[Задание]
Согласуются ли со статьей утверждения: (a) офицер вермахта записал в дневнике, что немцы борются не против людей, а против природы; (b) по мнению западных авторов, русские ощущают себя лишь согражданами; (c) споры о том, является ли чувство братства у русских чем-то высшим, уже завершены? Для каждого ответьте «да» или «нет» и дословно приведите решающие слова статьи.

[Статья]

::::

Еще одним модусом рецепции России в женском обличье является сравнение русскости и природности. Россия непредсказуема, как сама природа, загадочна, так как связана особыми отношениями с загадочной природой, которая играет огромную роль в судьбах страны. Многие западные тексты проникнуты ощущением, что, помимо людей, активным субъектом российской жизни становится сама природа. "Из этой борьбы против русской земли и русской природы едва ли немцы выйдут победителями. Сколько детей, сколько женщин, и все рожают, и все приносит плоды, не смотря на войну и грабежи, несмотря на разрушение и смерть! Здесь мы боремся не против людей, а против природы <...> Это - месть пространства, которой я ожидал с начала войны" (32), - записал один офицер вермахта в своем дневнике. Именно "месть пространства!". Бесконечные просторы внушают ужас - кажется, что иностранцам в России противостоят не люди, но что-то более могущественное и чуждое - и потому непонятное и страшное. "Генерал Зима", "генерал Мороз" - быть может, в этих выражениях, кроме иронии и попытки самооправдания, звучит и мистическая вера в то, что в России возможно чудо в силу ее природности, в силу ее особенной связи с природными стихиями?

 

Природность России стараются обнаружить во многих атрибутах русскости; например, в семейных, братских отношениях, столь характерных для русских людей. По мнению западных авторов, русские ощущают себя не просто согражданами, но родственниками, одной большой семьей (хотя не прекращаются дискуссии по поводу того, является ли это чувство братства чем-то высшим по сравнению с западным пониманием личности, или же это всего лишь некая недоразвитость, отсутствие индивидуального самосознания).

::::

[Исходные данные]
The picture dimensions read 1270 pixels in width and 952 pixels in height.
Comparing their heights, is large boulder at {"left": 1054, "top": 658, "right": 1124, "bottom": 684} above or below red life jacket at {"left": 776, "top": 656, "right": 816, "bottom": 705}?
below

::::

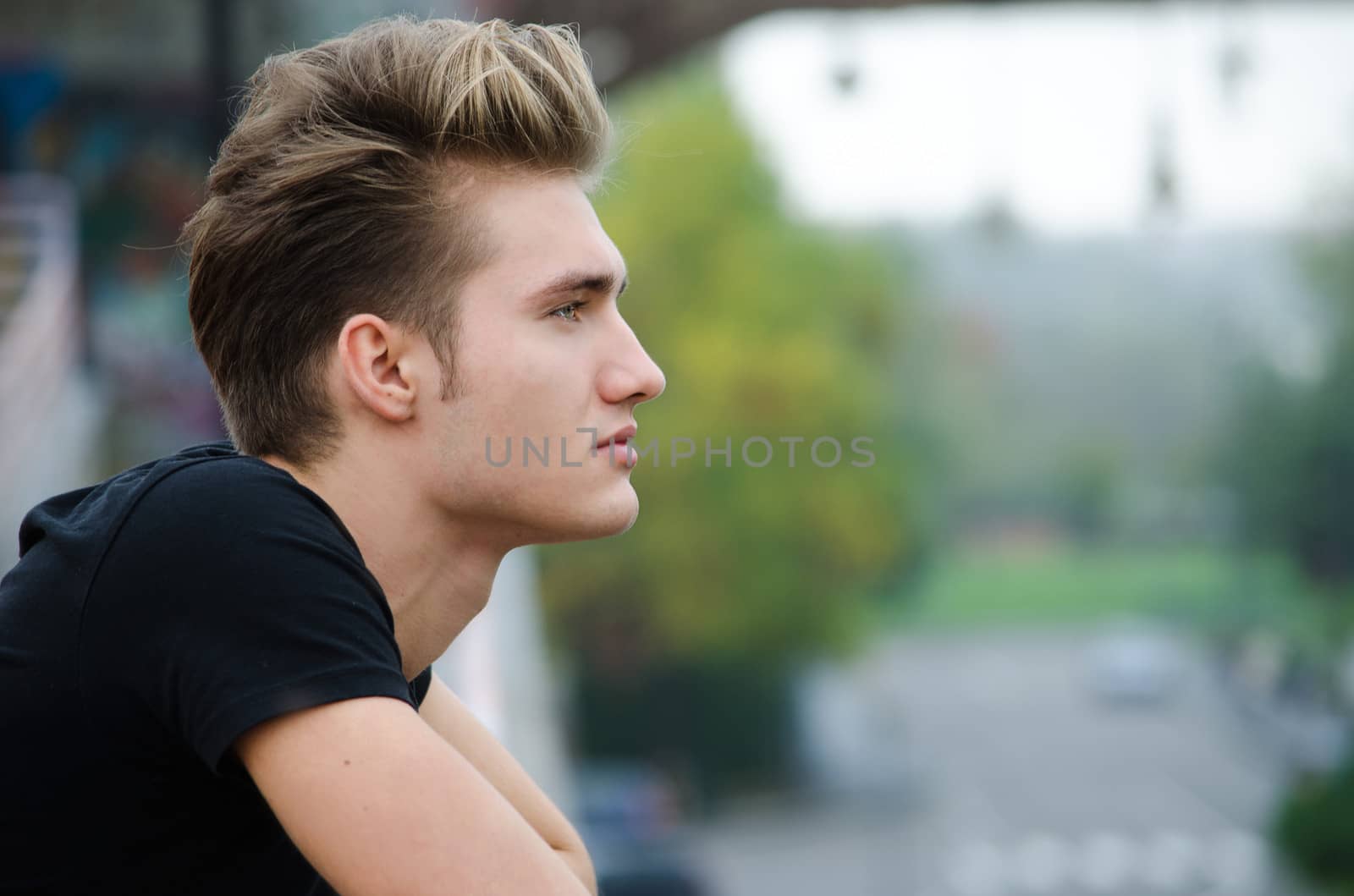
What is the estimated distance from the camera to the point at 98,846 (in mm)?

::::

[Решение задания]
(a) Да: «Здесь мы боремся не против людей, а против природы».
(b) Нет: «русские ощущают себя не просто согражданами, но родственниками, одной большой семьей».
(c) Нет: «не прекращаются дискуссии по поводу того, является ли это чувство братства чем-то высшим».